LONDON (AP) – Oil prices were volatile but trading sharply lower Thursday ahead of an expected announcement from the OPEC oil cartel that it will extend recent production cuts for a further nine months. Elsewhere, stock markets were unmoved by further indications from the Federal Reserve that it may raise interest rates again as soon as next month.
KEEPING SCORE: In Europe, Germany’s DAX was down 0.1 percent at 12,626 while the CAC 40 in France was flat at 5,340. The FTSE 100 index of leading British shares was also steady at 7,512. Wall Street was poised for a slightly perkier opening, with Dow futures and the broader S&P 500 futures up 0.3 percent.
OPEC IN FOCUS: OPEC and other oil nations meeting Thursday appeared set to extend their production cuts in an effort to shore up prices. The latest reductions have been in effect since November, when the Organization of the Petroleum Exporting Countries agreed to cut production by 1.2 million barrels a day. Non-OPEC countries led by Russia chipped in with a further 600,000-barrel reduction.

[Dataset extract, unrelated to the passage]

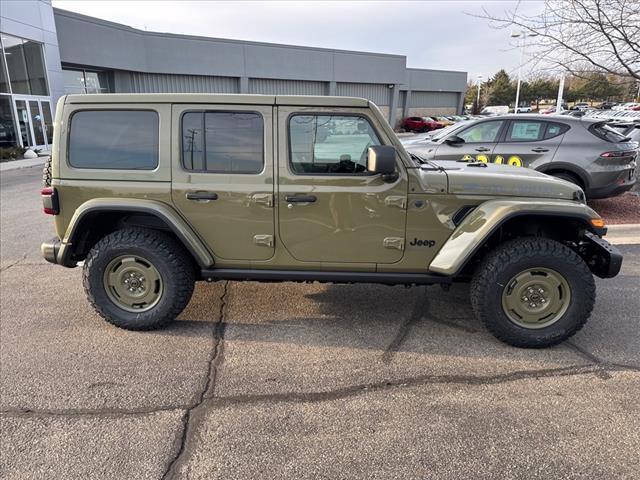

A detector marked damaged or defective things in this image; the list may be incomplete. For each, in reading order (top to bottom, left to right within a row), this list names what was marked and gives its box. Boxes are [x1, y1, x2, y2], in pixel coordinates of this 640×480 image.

cracked pavement [1, 166, 640, 480]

OIL PRICES: Oil prices were sharply lower but up from an earlier 3 percent slump. The benchmark New York rate was down 1.3 percent at $50.72 a barrel while Brent, the international standard, fell 1.1 percent to $53.35. Analysts reckon oil prices will remain volatile through the day until the decision.
ANALYST TAKE: “While a 9-month extension to production cuts is widely anticipated, comments from delegates are expected to move prices significantly and remain a driver throughout the day,” said Henry Croft, research analyst at Accendo Markets.
FED: According to the minutes from the Federal Reserve Open Market Committee on Wednesday, officials signaled that they would soon be ready to resume raising interest rates if economic data came in line with their expectations. They wanted more evidence that a recent slowdown in U.S. growth was “transitory before taking another step” to raise rates. They also discussed steps for shrinking the U.S. central bank’s $4.5 trillion in bond holdings. The comments indicate policymakers are sticking to their plans to gradually remove the stimulus that has helped prop up stock markets for years.
RATING REDUX: Investors in Asia shrugged off a Moody’s one-notch downgrade of Hong Kong’s credit rating shortly after it cut its China rating because of rising debt levels, citing tight links between the two places. Chinese markets appeared to be more focused on growing speculation that MSCI might include mainland Chinese shares to its benchmark next month.
ASIA’S DAY: The Nikkei 225 stock index in Tokyo climbed 0.4 percent to close at 19,813.13 and Hong Kong’s Hang Seng rallied 0.8 percent to 25,630.78. South Korea’s Kospi jumped 1 percent to 2,342.93 while the Shanghai Composite index gained 1.4 percent to 3,107.83. Australia’s S&P ASX 200 rose 0.4 percent to 5,789.60. Shares were also higher in Taiwan and Southeast Asia.
CURRENCIES: The euro was flat at $1.1215 while the dollar edged up 0.2 percent to 112.78 yen.